I would like to raise an issue and that actually goes back to the comments from Madame Del Ponte when she explains that she opened an investigation against the RPF and sought the cooperation of the Rwandese. Now, that statement in and of itself shows you the complexity of running an office of the Prosecution or running an ad hoc Tribunal. Because I would view that as a very civil law approach to Prosecution, because given my background, I would never announce to the person that I’m investigating that I’m starting an investigation against you. From the American version of common law practice, we would investigate, we would develop a file and we would do everything in secret. When we have the witnesses secured and everything is ready and set to go, then the indictment comes and that’s when the case begins.

The civil law approach is different. I’ve experienced that myself when I go to Belgium, because I cannot speak to a witness unless I do a commission rogatoire and ask the permission of Mr. Vandermeersch, which to me is an awkward way of conducting an investigation. Because I want to sit with the witness. I want to cross examine the witness. I want to have my own approach to getting information from the witness. I don’t want a Belgian magistrate between me and the information that I’m trying to get.

That dynamic is replicated with choosing to how you talked about strategy- how do you investigate the government or the suspects that are aligned with the government that you’re depending on to give you access to information? I don’t have an answer to that, but I think this issue is what makes the matter problematic. Because when Mme Del Ponte held a press conference to announce these RPF investigations, I believe it was in either 2000 or 2001, there was immediate response which was not favourable to conducting the investigations, and it could have been handled differently.

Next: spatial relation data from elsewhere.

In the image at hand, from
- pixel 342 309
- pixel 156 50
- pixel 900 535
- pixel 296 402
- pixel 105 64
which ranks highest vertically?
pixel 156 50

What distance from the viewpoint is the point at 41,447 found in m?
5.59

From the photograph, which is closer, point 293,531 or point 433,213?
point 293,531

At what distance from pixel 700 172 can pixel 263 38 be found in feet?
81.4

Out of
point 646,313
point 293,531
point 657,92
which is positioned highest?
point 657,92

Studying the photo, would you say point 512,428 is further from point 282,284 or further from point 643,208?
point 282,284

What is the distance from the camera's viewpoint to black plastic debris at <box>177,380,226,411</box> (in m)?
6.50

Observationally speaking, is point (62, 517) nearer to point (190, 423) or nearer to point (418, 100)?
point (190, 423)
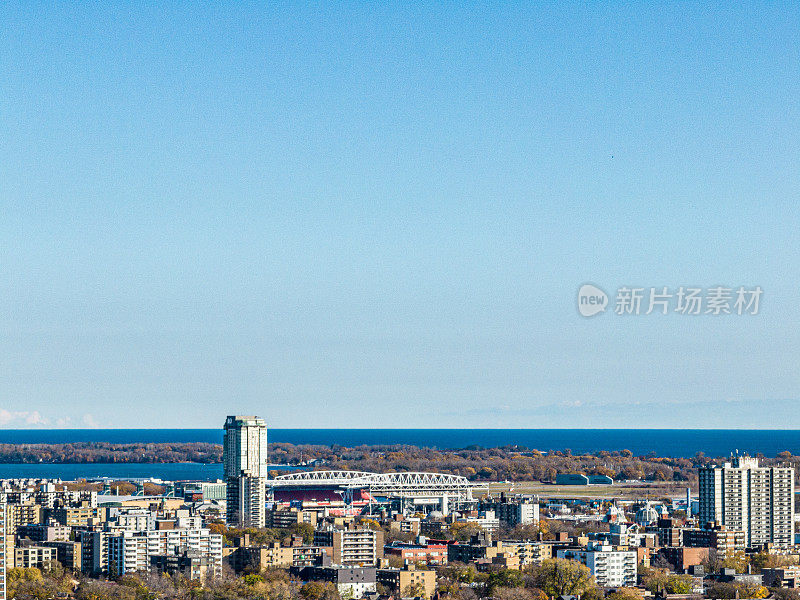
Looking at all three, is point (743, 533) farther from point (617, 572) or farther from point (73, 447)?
point (73, 447)

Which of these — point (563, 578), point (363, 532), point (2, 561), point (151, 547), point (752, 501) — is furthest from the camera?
point (752, 501)

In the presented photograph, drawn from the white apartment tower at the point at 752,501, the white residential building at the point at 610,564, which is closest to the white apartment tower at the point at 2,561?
the white residential building at the point at 610,564

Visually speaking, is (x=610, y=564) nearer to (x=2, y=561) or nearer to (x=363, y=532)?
(x=363, y=532)

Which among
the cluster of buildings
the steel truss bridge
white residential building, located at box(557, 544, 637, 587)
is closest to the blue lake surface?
the steel truss bridge

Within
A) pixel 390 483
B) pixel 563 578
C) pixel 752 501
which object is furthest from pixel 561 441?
pixel 563 578

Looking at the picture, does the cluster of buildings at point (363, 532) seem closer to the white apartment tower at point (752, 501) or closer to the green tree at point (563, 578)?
the white apartment tower at point (752, 501)

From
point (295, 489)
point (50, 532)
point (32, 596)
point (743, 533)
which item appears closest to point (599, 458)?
point (295, 489)

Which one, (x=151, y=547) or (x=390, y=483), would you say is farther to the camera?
(x=390, y=483)
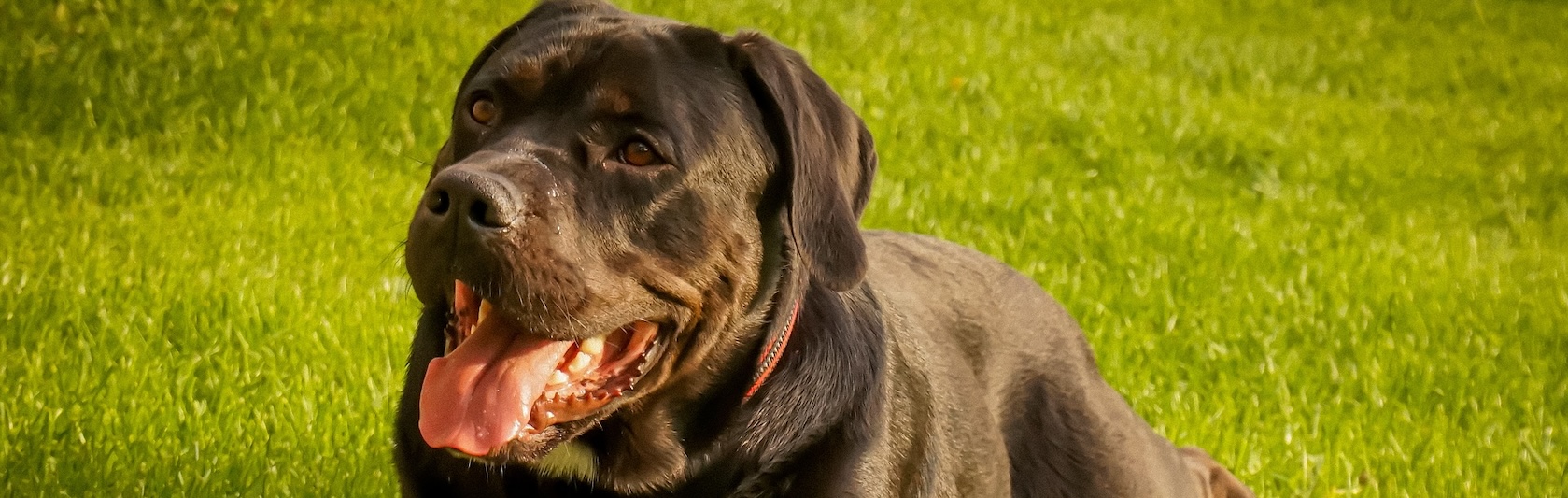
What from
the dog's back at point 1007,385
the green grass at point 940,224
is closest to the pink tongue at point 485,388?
the dog's back at point 1007,385

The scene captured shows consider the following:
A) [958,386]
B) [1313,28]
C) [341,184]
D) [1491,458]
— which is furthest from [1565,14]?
[958,386]

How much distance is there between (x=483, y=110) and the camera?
352 cm

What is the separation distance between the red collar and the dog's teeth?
0.34 meters

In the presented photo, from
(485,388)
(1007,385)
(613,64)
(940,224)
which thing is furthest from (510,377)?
(940,224)

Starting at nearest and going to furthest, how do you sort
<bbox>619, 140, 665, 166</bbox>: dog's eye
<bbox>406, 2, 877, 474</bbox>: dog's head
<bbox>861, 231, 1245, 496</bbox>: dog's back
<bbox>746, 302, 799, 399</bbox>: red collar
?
<bbox>406, 2, 877, 474</bbox>: dog's head, <bbox>619, 140, 665, 166</bbox>: dog's eye, <bbox>746, 302, 799, 399</bbox>: red collar, <bbox>861, 231, 1245, 496</bbox>: dog's back

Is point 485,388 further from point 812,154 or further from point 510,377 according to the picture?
point 812,154

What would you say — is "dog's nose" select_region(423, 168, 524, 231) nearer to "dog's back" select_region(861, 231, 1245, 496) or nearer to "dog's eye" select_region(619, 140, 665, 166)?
"dog's eye" select_region(619, 140, 665, 166)

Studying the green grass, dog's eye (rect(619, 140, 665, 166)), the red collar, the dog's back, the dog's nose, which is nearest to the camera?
the dog's nose

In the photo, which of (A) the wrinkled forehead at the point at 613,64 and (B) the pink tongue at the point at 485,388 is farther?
(A) the wrinkled forehead at the point at 613,64

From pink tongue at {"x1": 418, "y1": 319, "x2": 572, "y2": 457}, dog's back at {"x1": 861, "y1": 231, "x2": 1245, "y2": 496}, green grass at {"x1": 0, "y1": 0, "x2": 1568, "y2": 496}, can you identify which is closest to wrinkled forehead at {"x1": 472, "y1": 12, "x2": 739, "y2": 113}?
pink tongue at {"x1": 418, "y1": 319, "x2": 572, "y2": 457}

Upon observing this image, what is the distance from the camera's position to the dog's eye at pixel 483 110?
138 inches

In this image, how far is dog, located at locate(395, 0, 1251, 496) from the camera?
3.17 meters

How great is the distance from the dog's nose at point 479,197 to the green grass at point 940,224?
209 centimetres

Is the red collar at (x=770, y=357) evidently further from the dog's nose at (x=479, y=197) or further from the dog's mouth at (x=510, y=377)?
the dog's nose at (x=479, y=197)
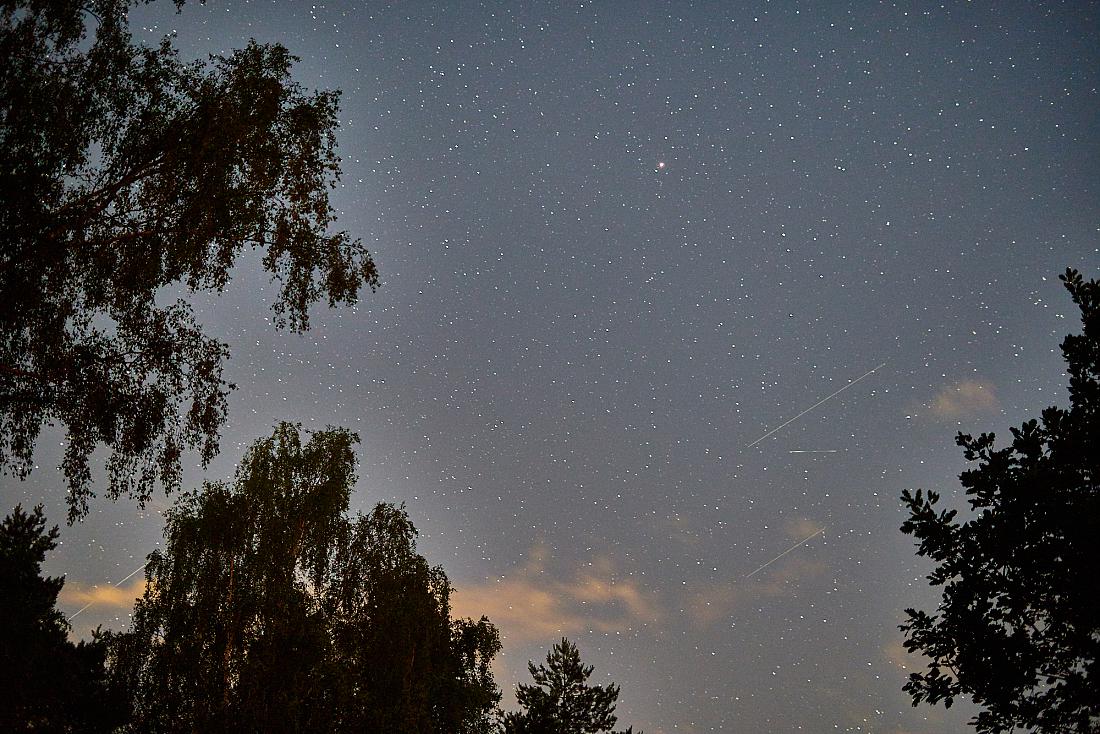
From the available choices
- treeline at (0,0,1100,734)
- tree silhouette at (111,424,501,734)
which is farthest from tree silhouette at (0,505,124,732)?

Would the results have been any different? I don’t know. But raising the issue, as you do, brings to light the complexity of trying to organise an office with various legal personnel coming from different backgrounds and dealing with a country that itself is different. Look at the tribunal of the country. We have a civil law country, French speaking. Our procedures in the ICTR are more common law oriented with a healthy contingent in its initial days of common law attorneys. It’s a very mixed up bundle of personnel, law, procedures. And everybody comes to the office thinking that their way of doing things is the best way and the only way. All of that goes into the soup and explains how we get to where we are today.